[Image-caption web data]
--- START ---
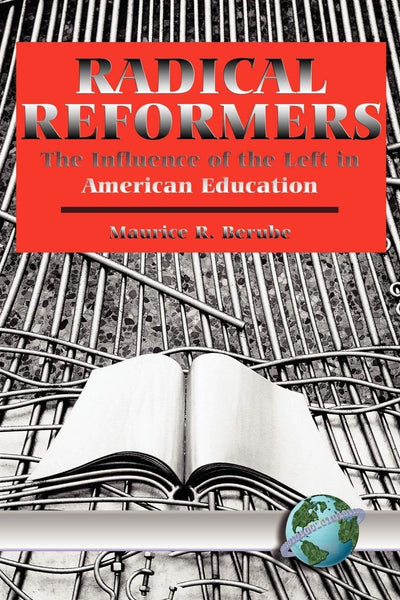 Cover image for Radical Reformers, isbn: 9781593111373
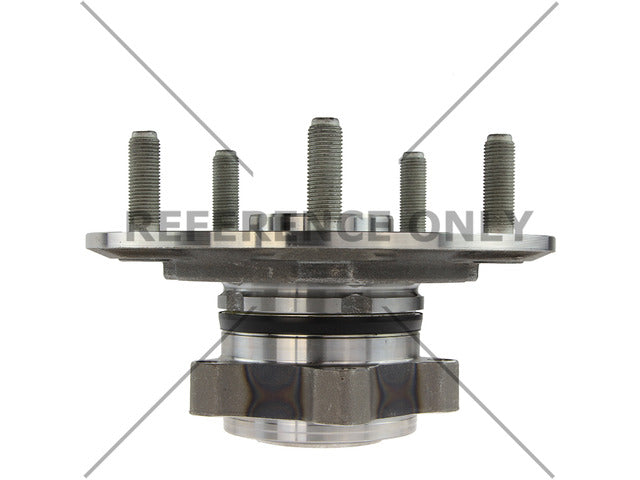 Wheel Bearing and Hub Assembly Centric Parts 407.65012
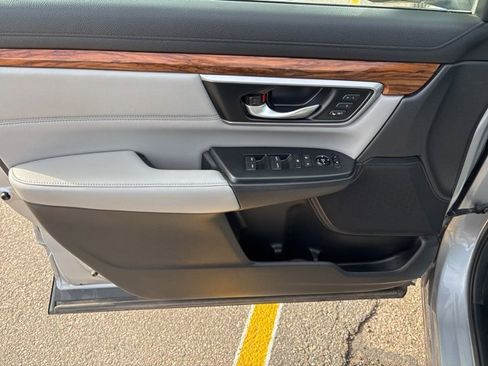 Used 2018 Honda CR-V EX-L image 18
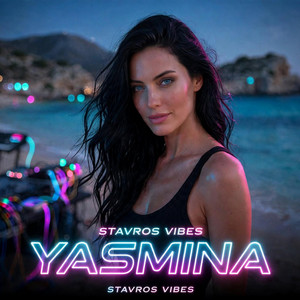 YASMINA by DJ AXEL W-STYLE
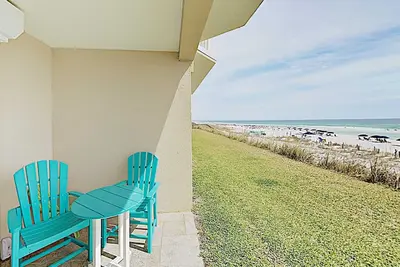 Image de Crystal Dunes #105 | Luxe Gulf Front, Free Beach Service
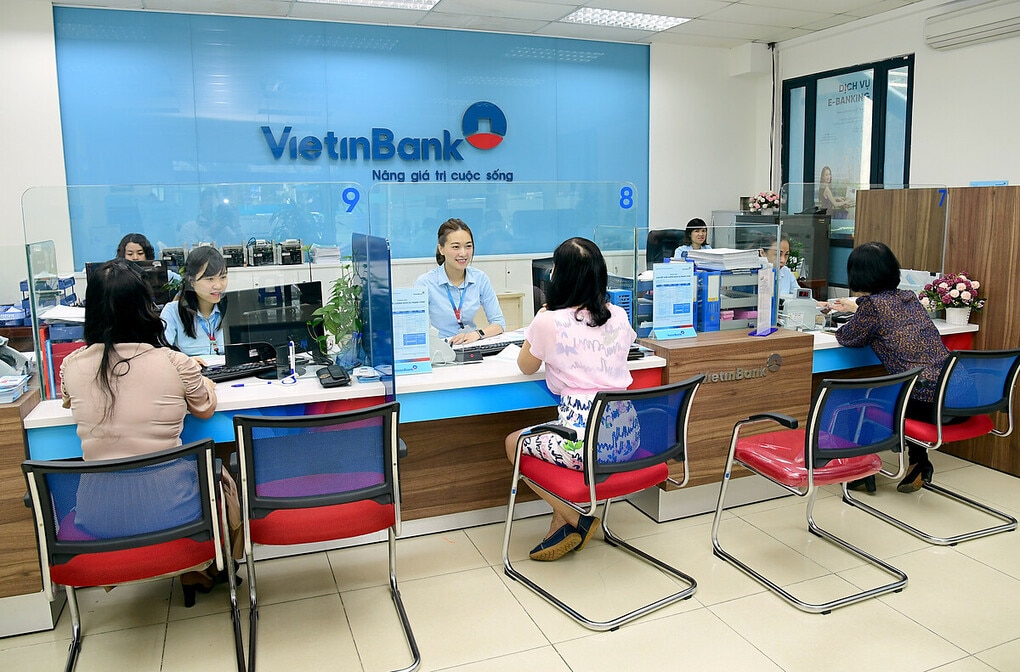 Tài chính - Ngân hàng - VietinBank chủ trương bán vàng miếng 3 không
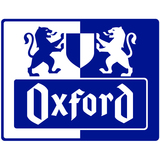 Oxford ViewFolio 57473 Pocket Folder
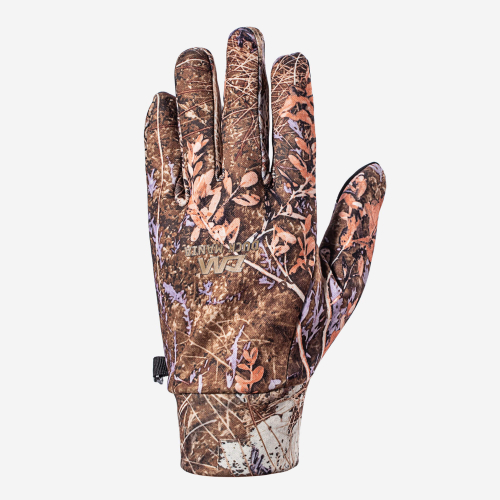 Перчатки "TRAVERSE" цвет RN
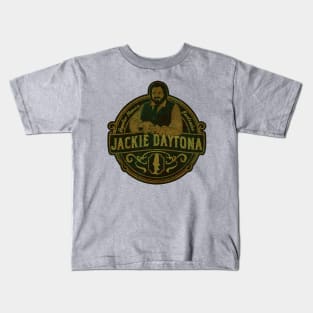 Jackie Daytona - Top Seller Kids T-Shirt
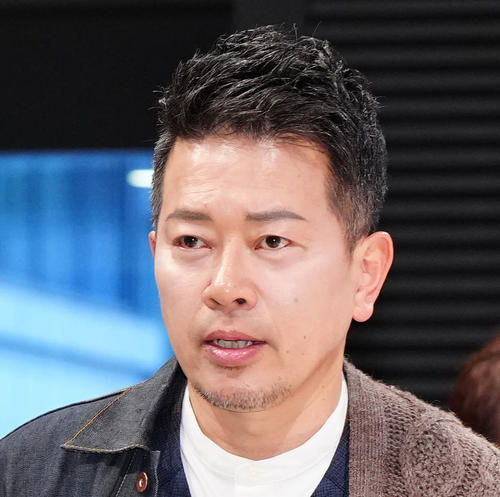 宮迫博之、粗品への「俺超えてから」「アメトーク」発言で番組Ｐと蛍原徹に謝罪「54にもなって」
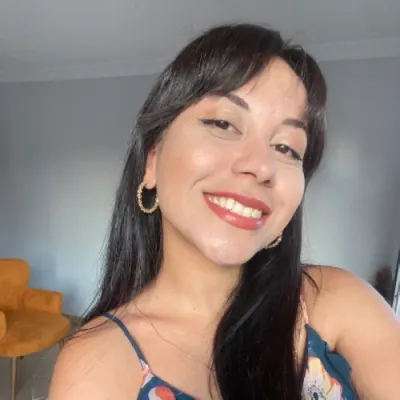 Melis Başkurt profil fotoğrafı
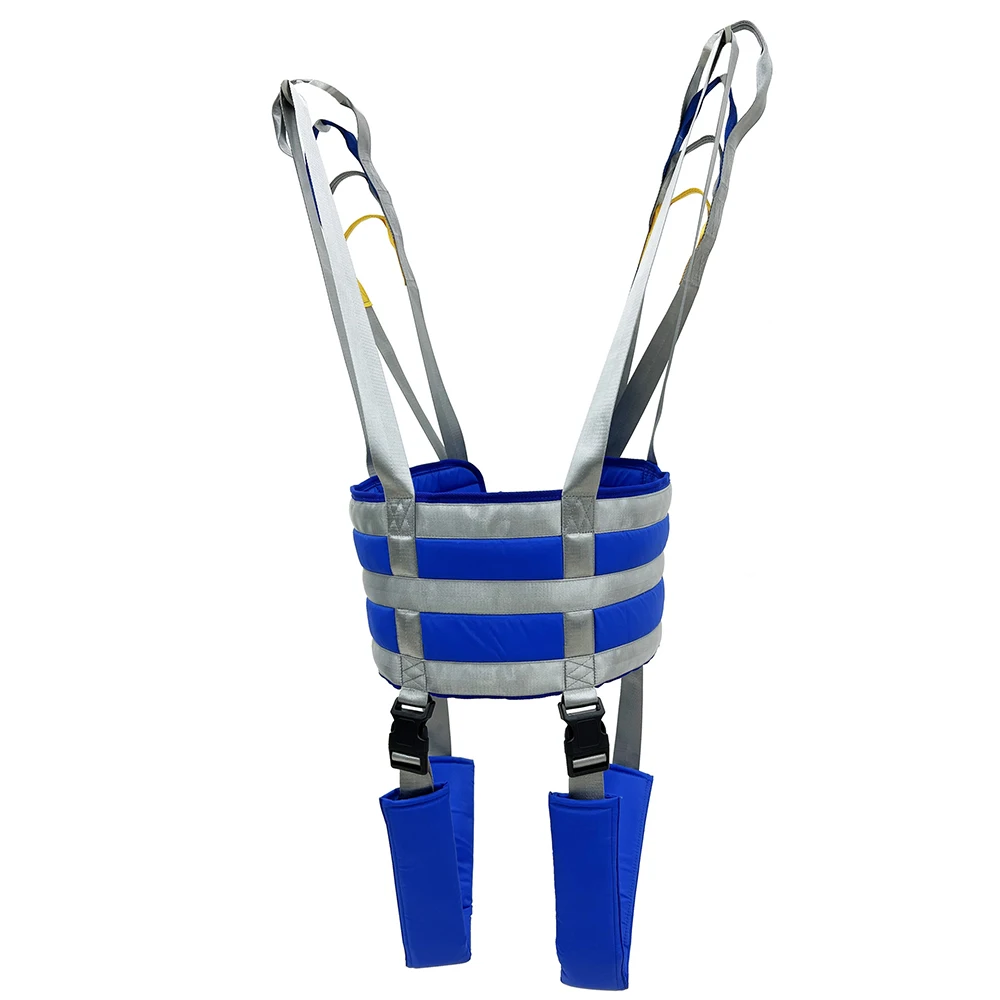 portable lift sling Walking Sling hoist transfer for hospital Spreader Patient Walking aid Lift Sling medical rehabilitation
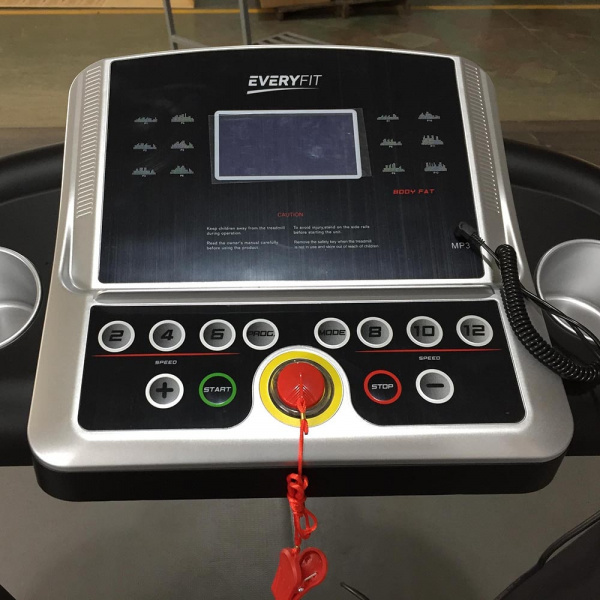 Беговая дорожка Everyfit 74305A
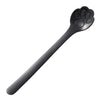 1PC 304 Stainless Steel Cat Claw Spoon For Coffee Tea Ice Cream Dessert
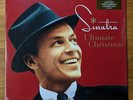 Frank Sinatra - Ultimate Christmas *VINYL* /1000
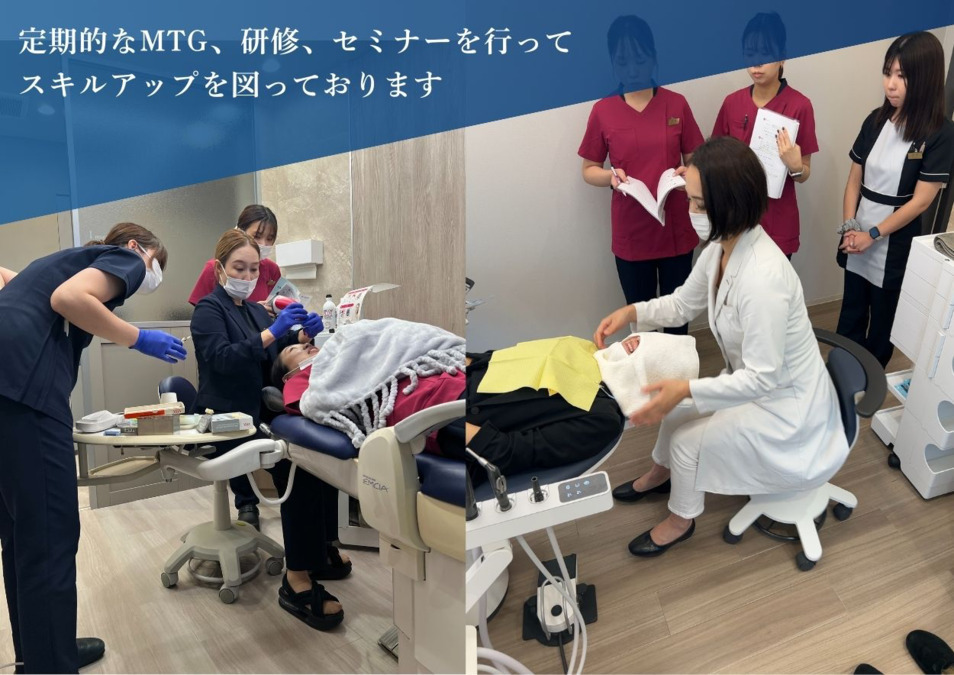 芦屋あき歯科クリニック【2025年10月02日オープン】(歯科衛生士の求人)の写真8枚目:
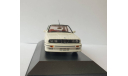 BMW M3 E30 (Minichamps, 1:43), масштабная модель, 1/43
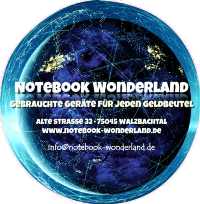 Notebook Wonderland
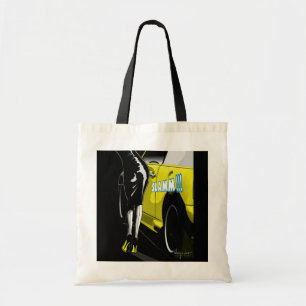 Bolso De Tela Slamm!!!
--- END ---
**Task prompt:** Write out each entry word for word, images excluded.

**Task output:**
 Cover image for Radical Reformers, isbn: 9781593111373
 Wheel Bearing and Hub Assembly Centric Parts 407.65012
 Used 2018 Honda CR-V EX-L image 18
 YASMINA by DJ AXEL W-STYLE
 Image de Crystal Dunes #105 | Luxe Gulf Front, Free Beach Service
 Tài chính - Ngân hàng - VietinBank chủ trương bán vàng miếng 3 không
 Oxford ViewFolio 57473 Pocket Folder
 Перчатки "TRAVERSE" цвет RN
 Jackie Daytona - Top Seller Kids T-Shirt
 宮迫博之、粗品への「俺超えてから」「アメトーク」発言で番組Ｐと蛍原徹に謝罪「54にもなって」
 Melis Başkurt profil fotoğrafı
 portable lift sling Walking Sling hoist transfer for hospital Spreader Patient Walking aid Lift Sling medical rehabilitation
 Беговая дорожка Everyfit 74305A
 1PC 304 Stainless Steel Cat Claw Spoon For Coffee Tea Ice Cream Dessert
 Frank Sinatra - Ultimate Christmas *VINYL* /1000
 芦屋あき歯科クリニック【2025年10月02日オープン】(歯科衛生士の求人)の写真8枚目:
 BMW M3 E30 (Minichamps, 1:43), масштабная модель, 1/43
 Notebook Wonderland
 Bolso De Tela Slamm!!!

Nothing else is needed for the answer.